▸ **PASSAGE SHOWN**
□ □ □ □

Closure of Regular Languages

By the definition of regular expressions (and by Thompson's algorithm), we know that the union, concatenation and Kleene closure of regular languages must also be a regular language. It is reasonable to ask: does this hold for other ``set-theoretic'' operations, such as intersection, difference and complement? We prove that these languages are regular by constructing the appropriate automata.

Let $L_1$ and $L_2$ be regular languages over the alphabet $\Sigma$, and let $M_1$ and $M_2$ be their corresponding total DFAs.

Let us define the components of $M_1$ and $M_2$ as follows:

• let the set of states of $M_1$ be $P$, from which we distinguish:
  • $p_0$, the start state of $M_1$
  • $P_f$, the set of final states of $M_1$
• let $D_1$ be the transition function for $M_1$; that is, the (partial) function:
  $D_1$ : $P\; \times\; \Sigma\; \longrightarrow\; P$
• let the set of states of $M_2$ be $Q$, from which we distinguish:
  • $q_0$, the start state of $M_2$
  • $Q_f$, the set of final states of $M_2$
• let $D_2$ be the transition function for $M_2$; that is, the (partial) function:
  $D_2$ : $Q\; \times\; \Sigma\; \longrightarrow\; Q$
  

Now we can define:

1. The intersection of $L_1$ and $L_2$ is the machine $M_1 \cap M_2$ defined by:
   • the set of states is $P\; \times\; Q$, the Cartesian product of $P$ and $Q$. Thus for any $p\, \in\, P$ and $q\, \in\, Q$, the pair $(p,q)$ is a state. We distinguish:
     • $(p_0,q_0)$, the start state of $M_1 \cap M_2$
     • $\{(p,q)\; \mid\; p\, \in\, P_f\; and\; q\, \in\, Q_f\}$, the set of final states of $M_1 \cap M_2$
   • the transition function: $D_{P \times Q}$ : $(P \times Q)\; \times\; \Sigma\; \longrightarrow\; (P \times Q)$ is defined, for any character `a', by: $D_{P \times Q}((p,q),a)\; =\; (D_1(p,a),\, D_2(q,a))$
     

2. The difference of $L_1$ and $L_2$ is the machine $M_1 - M_2$, defined as for intersection, except that the set of final states is now: $\{(p,q)\; \mid\; p\, \in\, P_f\; and\; q\, \not\in\, Q_f\}$
   

3. The complement of the language $L_1$ is the machine $M_1$', which is simply $M_1$ with the final and non-final states swapped; ie. the set of final states is: $P\, - \, P_f$

□ □ □ □

▸ **ASSIGNMENT 1**
Using the closure page, answer each of these briefly:
(a) Which three operations on regular languages does it say must give a regular language, going by the definition of regular expressions?
(b) What is the start state of the intersection machine?
(c) What is the set of final states of the complement machine?
▸ **ASSIGNMENT 2**
Reproduce the closure page from "By the definition" down to "the appropriate automata.".
▸ **ASSIGNMENT 3**
Does each statement agree with the closure page? Answer yes or no and quote the words that decide it.
(a) The machines for the two languages are total DFAs.
(b) The difference machine has a different set of states from the intersection machine.
(c) The complement machine comes from swapping the final and non-final states of the original machine.

▸ **SUPPLIED DATA**
□ □ □ □

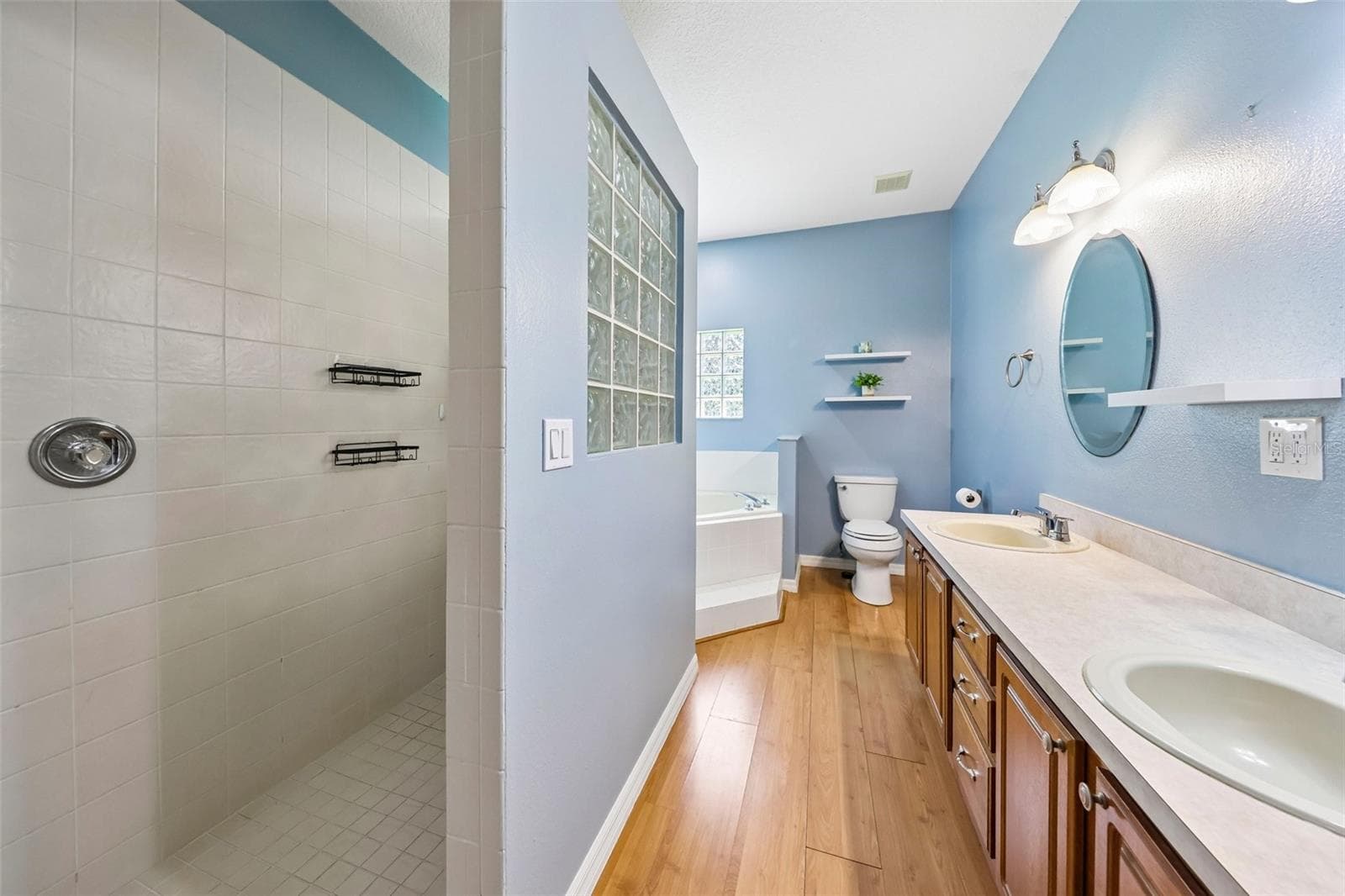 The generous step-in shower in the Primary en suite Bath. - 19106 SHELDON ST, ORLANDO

□ □ □ □

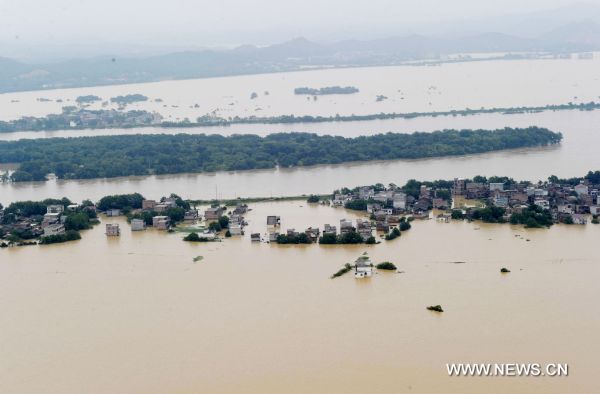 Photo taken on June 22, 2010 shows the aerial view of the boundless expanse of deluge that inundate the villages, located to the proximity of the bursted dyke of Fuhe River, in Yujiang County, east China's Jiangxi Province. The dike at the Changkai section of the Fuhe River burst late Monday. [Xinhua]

□ □ □ □

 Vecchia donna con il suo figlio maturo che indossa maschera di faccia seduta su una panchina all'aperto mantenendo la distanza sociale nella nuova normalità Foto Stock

□ □ □ □

▸ **TASK RESPONSE 1**
(a) Union, concatenation and Kleene closure.
(b) (p_0, q_0).
(c) P − P_f.

▸ **TASK RESPONSE 2**
By the definition of regular expressions (and by Thompson's algorithm), we know that the union, concatenation and Kleene closure of regular languages must also be a regular language. It is reasonable to ask: does this hold for other ``set-theoretic'' operations, such as intersection, difference and complement? We prove that these languages are regular by constructing the appropriate automata.

▸ **TASK RESPONSE 3**
(a) Yes: "their corresponding total DFAs".
(b) No: "defined as for intersection, except that the set of final states is now".
(c) Yes: "with the final and non-final states swapped".